### [WHAT YOU ARE ASKED TO DO]
Can you extend the passage on solving non-homogeneous second-order differential equations, starting right after its final sentence and leaving the listing aside?

### [SUPPLIED TEXT]

# Non-Homogeneous Second-Order Differential Equations: The Method of Undetermined Coefficients

Let us consider the following second-order linear differential equation
\begin{equation}
\label{eq:nhde}
\ddot{x}+p(t)\dot{x}+q(t)x=g(t)
\end{equation}
Let $X_1(t)$ and $X_2(t)$ be two solution of \eqref{eq:nhde}. Then $X_1(t)-X_2(t)$ is a solution of the homogeneous equation
\begin{equation}
\label{eq:hde}
\ddot{x}+p(t)\dot{x}+q(t)x=0
\end{equation}
Thus $X_1(t)-X_2(t)=c_1x_!(t)+c_2x_2(t)$ where $x_1(t)$ and $x_2(t)$ are a fundamental set of solutions of \eqref{eq:hde}. This implies that the general solution of \eqref{eq:nhde} is given by
$$x(t)=c_1x_1(t)+c_2x_2(t)+X(t)$$
where $X(t)$ is a solution of \eqref{eq:nhde}. That is, solving the non-homogeneous equation \eqref{eq:nhde} boils down to finding a solution of \eqref{eq:nhde}. There are two methods of finding a solution of \eqref{eq:nhde}:

1.  Method of Undetermined Coefficients
2. Variation of Parameters

The Method of Undetermined Coefficients

This method finds a solution by guessing a particular solution with undetermined coefficients.

### [DATA EXTRACT]
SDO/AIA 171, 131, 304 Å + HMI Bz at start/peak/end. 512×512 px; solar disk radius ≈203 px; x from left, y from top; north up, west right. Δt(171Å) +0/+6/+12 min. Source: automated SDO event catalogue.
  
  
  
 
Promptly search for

### [ANSWER BELOW]
Example. Solve the non-homogeneous equation $\ddot{x}-3\dot{x}-4x=3e^{2t}$.

Solution. Let $X(t)=Ae^{2t}$ be a solution of the non-homogeneous equation. Then $\dot{X}=2Ae^{2t}$ and $\ddot{X}=4Ae^{2t}$. By substitution we obtain $\ddot{X}-3\dot{X}-4X=-6Ae^{2t}$ and so $A=-\frac{1}{2}$. Hence the general solution of the non-homogeneous equation is
$$x(t)=c_1e^{-t}+c_2e^{4t}-\frac{1}{2}e^{2t}$$

Example. Solve the non-homogeneous equation $\ddot{x}-3\dot{x}-4x=2\sin t$.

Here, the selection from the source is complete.